[SHORT TASK]: Return each line of all the records below unchanged, character for character.

(begin)

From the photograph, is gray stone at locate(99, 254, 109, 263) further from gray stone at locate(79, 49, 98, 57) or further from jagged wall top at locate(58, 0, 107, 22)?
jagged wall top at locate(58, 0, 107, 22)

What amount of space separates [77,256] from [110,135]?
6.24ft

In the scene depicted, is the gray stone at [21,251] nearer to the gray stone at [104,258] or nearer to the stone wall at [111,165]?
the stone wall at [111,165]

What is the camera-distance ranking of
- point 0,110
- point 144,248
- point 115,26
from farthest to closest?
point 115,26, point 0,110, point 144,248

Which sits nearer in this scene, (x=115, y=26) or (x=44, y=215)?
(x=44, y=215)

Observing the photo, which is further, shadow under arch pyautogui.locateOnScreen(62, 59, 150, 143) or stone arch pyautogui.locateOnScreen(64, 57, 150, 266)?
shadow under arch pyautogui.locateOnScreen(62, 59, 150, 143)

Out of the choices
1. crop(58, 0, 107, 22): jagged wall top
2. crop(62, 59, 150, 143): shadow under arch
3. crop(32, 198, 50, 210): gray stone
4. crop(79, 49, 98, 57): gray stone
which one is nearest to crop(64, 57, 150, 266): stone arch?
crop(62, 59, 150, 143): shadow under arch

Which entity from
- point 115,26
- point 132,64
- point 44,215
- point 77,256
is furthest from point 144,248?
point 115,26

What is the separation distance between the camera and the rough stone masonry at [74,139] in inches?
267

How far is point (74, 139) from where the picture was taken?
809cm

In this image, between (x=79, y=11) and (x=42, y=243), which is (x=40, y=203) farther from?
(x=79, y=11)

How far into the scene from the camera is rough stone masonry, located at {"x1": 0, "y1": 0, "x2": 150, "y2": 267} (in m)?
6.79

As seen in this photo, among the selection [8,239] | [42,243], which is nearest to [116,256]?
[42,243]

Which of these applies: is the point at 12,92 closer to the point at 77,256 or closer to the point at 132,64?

(end)

[IN RESPONSE]:
From the photograph, is gray stone at locate(99, 254, 109, 263) further from gray stone at locate(79, 49, 98, 57) or further from jagged wall top at locate(58, 0, 107, 22)?
jagged wall top at locate(58, 0, 107, 22)

What amount of space separates [77,256] from [110,135]?
6.24ft

In the scene depicted, is the gray stone at [21,251] nearer to the gray stone at [104,258] or nearer to the stone wall at [111,165]?
the stone wall at [111,165]

What is the camera-distance ranking of
- point 0,110
- point 144,248
- point 115,26
from farthest to closest?
point 115,26, point 0,110, point 144,248

Which sits nearer in this scene, (x=115, y=26) or (x=44, y=215)?
(x=44, y=215)

Observing the photo, which is further, shadow under arch pyautogui.locateOnScreen(62, 59, 150, 143) or stone arch pyautogui.locateOnScreen(64, 57, 150, 266)?
shadow under arch pyautogui.locateOnScreen(62, 59, 150, 143)

Out of the choices
1. crop(58, 0, 107, 22): jagged wall top
2. crop(62, 59, 150, 143): shadow under arch
3. crop(32, 198, 50, 210): gray stone
4. crop(79, 49, 98, 57): gray stone
which one is nearest to crop(64, 57, 150, 266): stone arch?
crop(62, 59, 150, 143): shadow under arch

Which entity from
- point 115,26
- point 132,64
- point 44,215
- point 77,256
is furthest from point 144,248?
point 115,26

What is the separation distance between the camera and the rough stone masonry at [74,139] in inches?
267

How far is point (74, 139) from where the picture was taken?
809cm

In this image, between (x=79, y=11) and (x=42, y=243), which is (x=40, y=203) farther from?
(x=79, y=11)

How far into the scene from the camera is rough stone masonry, located at {"x1": 0, "y1": 0, "x2": 150, "y2": 267} (in m)?
6.79

As seen in this photo, among the selection [8,239] | [42,243], which is nearest to [116,256]?
[42,243]

Which of these applies: is the point at 12,92 closer to the point at 77,256 or closer to the point at 132,64?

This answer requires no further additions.